74% of the Indian population is illiterate. No government lead policy will bear any fruit unless this important challenge is duly addressed. Are we prepared to make this our national priority?
Kavya Thomas | The New Leam
Illiteracy is a very major issue facing India. It has been estimated that India is home to every third person who is illiterate in the world. In India over 34% of the population is illiterate and the second largest is China which has 11% illiterate people.
The estimations are based on a survey which looks at four parameters based on 2001 statistics to arrive at the final Education for All Development Index. These include the net enrollment ratio at the primary level, adult literacy rate, proportion of students in school till Class 5 and the gender-specific index. It is also important that illiteracy must be addressed immediately because on it depend a host of other issues such as health, employment, sanitation and overall progress of the nation.
It is also worth noting that India has done the best in terms of the enrollment ratio — at 82.3%, which is close to the world average — ranking 94th, but performs extremely poorly on rest of the parameters. There has been a growth in India’s adult literacy ranking, from 121 last year to 105 this year however what we must note is that the adult literacy rate at 61.3% continues to be below the 76% average for developing countries and 81.7% global average. The survival to class 5 has actually gone down marginally to 61.2% from 62% last year, and is far below the global average of 83.3%.
The gender-specific index is an issue of debate.. The average years spent in school for boys, at 10 years, is close to the global norm (10.7 years) and the average for developing countries (10.1 years). But, for girls the figure drops to 7.9 years, which is far below the global average of 9.8 years. The above statistics display the level at which illiteracy has indeed become a major issue for the country and that unless we address it, any sort of other development in the country will only have partial impact.
Literacy and education empower people to stand on their own feet and devise modes of sustenance for themselves, in the absence if this basic training people suffer and a host of related concerns comes up. Removing illiteracy is therefore the thrust of Indian developmental agenda today and any political party that comes to power must see it as its utmost priority. Once education is widespread, it empowers people and solves the associated problems of poverty, malnutrition, disease and a host of related concerns to a great extent. It should thus be our national agenda.

(Saved data entries)
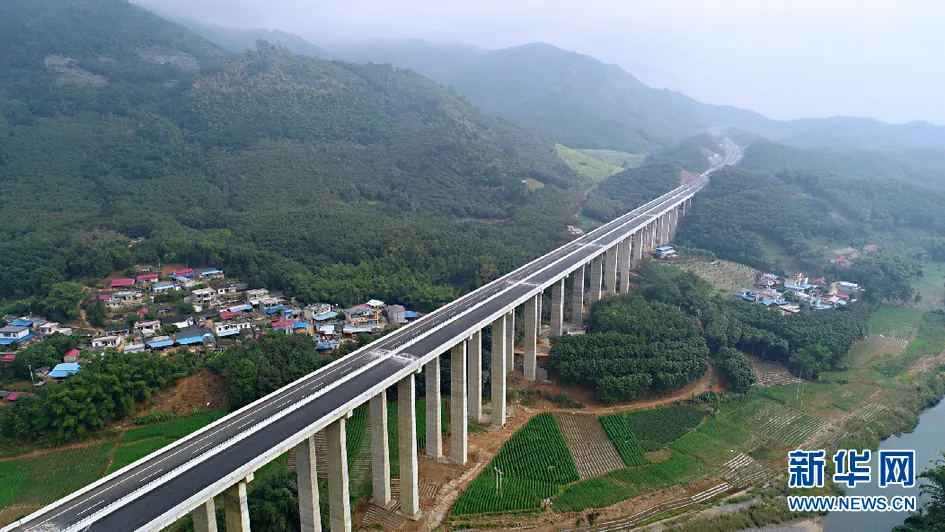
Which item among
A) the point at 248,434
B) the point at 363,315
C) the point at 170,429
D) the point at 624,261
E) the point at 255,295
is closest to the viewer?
the point at 248,434

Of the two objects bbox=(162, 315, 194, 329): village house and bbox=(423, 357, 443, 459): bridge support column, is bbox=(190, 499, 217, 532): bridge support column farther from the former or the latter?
bbox=(162, 315, 194, 329): village house

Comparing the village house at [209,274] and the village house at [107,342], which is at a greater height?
the village house at [209,274]

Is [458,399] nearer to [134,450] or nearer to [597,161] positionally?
[134,450]

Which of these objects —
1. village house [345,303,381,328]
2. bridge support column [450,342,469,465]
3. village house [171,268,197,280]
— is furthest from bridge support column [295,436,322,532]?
village house [171,268,197,280]

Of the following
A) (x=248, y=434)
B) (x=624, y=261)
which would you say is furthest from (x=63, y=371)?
(x=624, y=261)

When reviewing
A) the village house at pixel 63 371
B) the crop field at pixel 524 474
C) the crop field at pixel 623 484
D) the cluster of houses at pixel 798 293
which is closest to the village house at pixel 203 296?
the village house at pixel 63 371

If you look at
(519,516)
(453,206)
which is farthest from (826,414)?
(453,206)

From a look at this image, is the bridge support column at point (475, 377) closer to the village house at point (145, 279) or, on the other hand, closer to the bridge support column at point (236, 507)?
the bridge support column at point (236, 507)
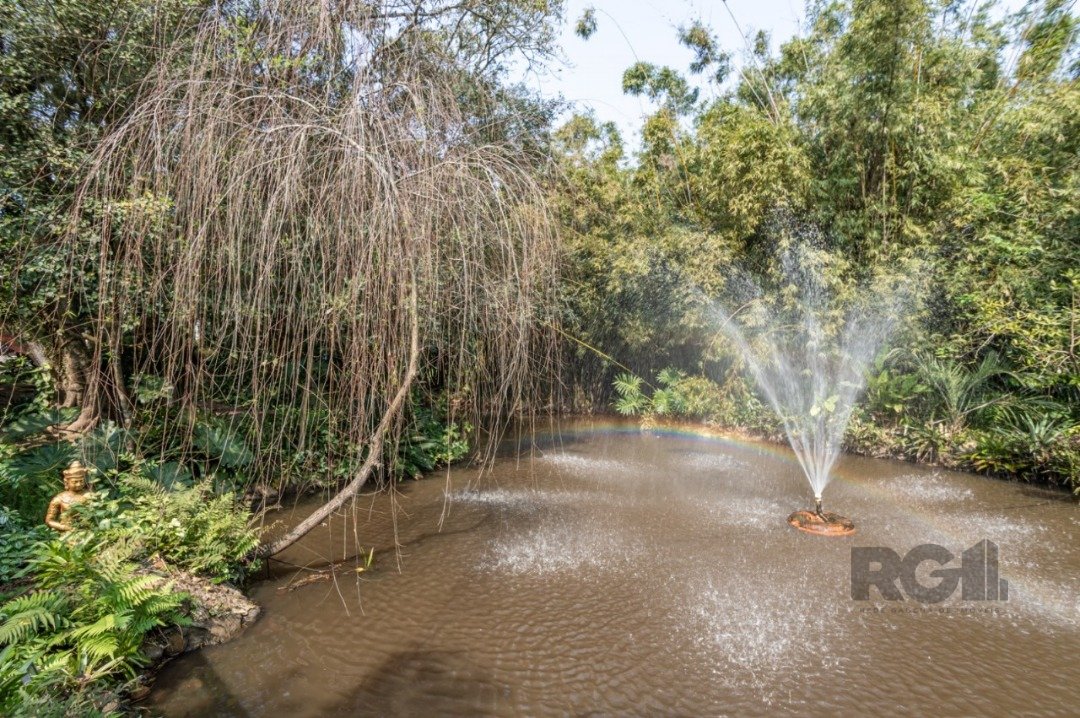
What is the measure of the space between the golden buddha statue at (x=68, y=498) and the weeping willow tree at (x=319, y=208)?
4.05 ft

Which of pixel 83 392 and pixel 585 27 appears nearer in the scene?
pixel 83 392

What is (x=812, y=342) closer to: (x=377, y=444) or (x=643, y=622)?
(x=643, y=622)

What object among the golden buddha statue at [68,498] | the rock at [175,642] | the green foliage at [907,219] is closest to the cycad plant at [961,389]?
the green foliage at [907,219]

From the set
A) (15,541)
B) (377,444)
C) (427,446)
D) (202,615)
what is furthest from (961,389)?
(15,541)

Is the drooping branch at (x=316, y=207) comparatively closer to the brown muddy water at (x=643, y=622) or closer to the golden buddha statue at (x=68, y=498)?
the brown muddy water at (x=643, y=622)

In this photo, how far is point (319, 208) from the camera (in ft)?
8.31

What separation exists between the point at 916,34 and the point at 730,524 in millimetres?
8222

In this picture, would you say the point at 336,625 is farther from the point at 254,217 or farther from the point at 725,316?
the point at 725,316

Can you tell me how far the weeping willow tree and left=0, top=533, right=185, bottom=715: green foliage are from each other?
103 cm

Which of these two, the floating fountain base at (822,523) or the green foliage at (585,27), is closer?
the floating fountain base at (822,523)

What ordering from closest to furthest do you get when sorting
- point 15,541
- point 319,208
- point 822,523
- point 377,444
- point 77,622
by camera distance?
point 319,208, point 77,622, point 377,444, point 15,541, point 822,523

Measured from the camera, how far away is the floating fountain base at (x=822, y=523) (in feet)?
17.0

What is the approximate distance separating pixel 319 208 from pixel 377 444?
4.89 feet

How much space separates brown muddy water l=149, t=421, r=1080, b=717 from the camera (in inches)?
112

Problem 1
For each statement about the article on illiteracy in India, answer yes or no according to whether it agrees with the article, and quote the article's deciding words exactly.
(a) India ranked 94th on the enrollment ratio.
(b) Survival to class 5 rose compared with last year.
(c) Girls spend an average of 7.9 years in school, below the global average of 9.8 years.
Problem 2
Output the part of the article on illiteracy in India that begins at the words "74% of the Indian" and ends after the words "our national priority?", copied without any changes.
The items are separate material with no connection to the article about illiteracy in India.

Answer space 1
(a) Yes: "at 82.3%, which is close to the world average — ranking 94th"
(b) No: "The survival to class 5 has actually gone down marginally to 61.2% from 62% last year"
(c) Yes: "for girls the figure drops to 7.9 years, which is far below the global average of 9.8 years"

Answer space 2
74% of the Indian population is illiterate. No government lead policy will bear any fruit unless this important challenge is duly addressed. Are we prepared to make this our national priority?